We end our nearly two-week sojourn on the Wisconsin river today with last pictures in the Wisconsin River #2 folder. There is no #3 folder: just the Wisconsin River and Wisconsin River #2 folders. Life along and on the river is something Mark Twain spent a career doing. Tom Sawyer and Huck Fynn became iconic literary characters on the Mississippi River. Ulysses S. Grant realized during the American Civil War that if the South controlled the Mississippi, they controlled the North. He wandered down the river conquering city after city that was part of the South. Rivers like Wisconsin seem to flow slowly past you, although their currents are a lot stronger than people think.
The amusement park ride “the lazy river” really doesn’t apply. Well, it does apply in that riding on an inflated inner tube slowly spinning around in the water is fun. It just isn’t the same as a river. As a young person, we used to Canoe the Blue River in Indiana. Sometimes the river was swollen with water, and frankly, that made it difficult to navigate. Late spring was a difficult time to canoe the river. But if you went later in the summer the dry months would drain the river of water. You could, at times hear the canoe scrape the rocks that were the river bed. Late summer was fun to be on the water, but canoeing was different then. You had to approach the river differently.

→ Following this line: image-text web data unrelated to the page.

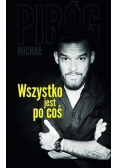 Wszystko jest po coś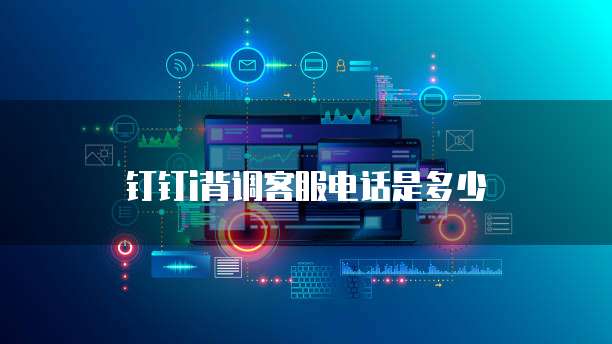 钉钉i背调客服电话是多少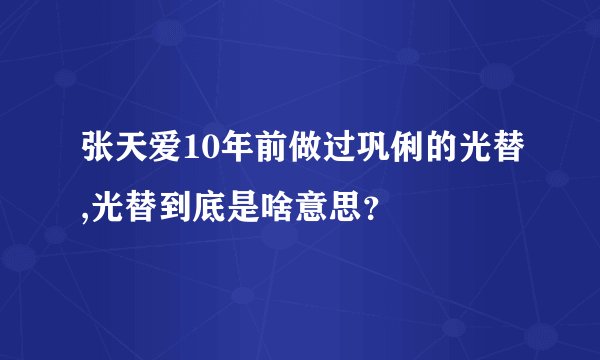 张天爱10年前做过巩俐的光替,光替到底是啥意思？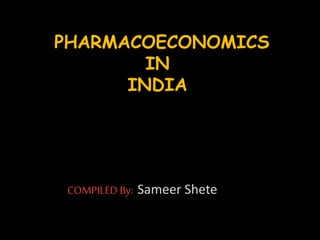 vPHARMACOECONOMICS
IN
INDIA
COMPILED By: Sameer Shete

As we bid adieu to a river with water that flowed past my father’s camera lens more than 50 years ago, I have to wonder where that water is now. Water is life; human beings have used it as a highway. Human beings have used it as a bathing system. Humans have used the water to drink and to share water with farm animals. Water is an essential component of human life. The water, from 50 years ago, evaporated and shared again as rain. Or, flowing with the river to the Mississippi and then to the Gulf of Mexico. Perhaps that water has moved across the Atlantic Ocean to flow in the Nile. Or perhaps it has moved south to flow in the Amazon. It is no longer water contained by the banks of the Wisconsin River. With that, we as well as the very water pictured, move on.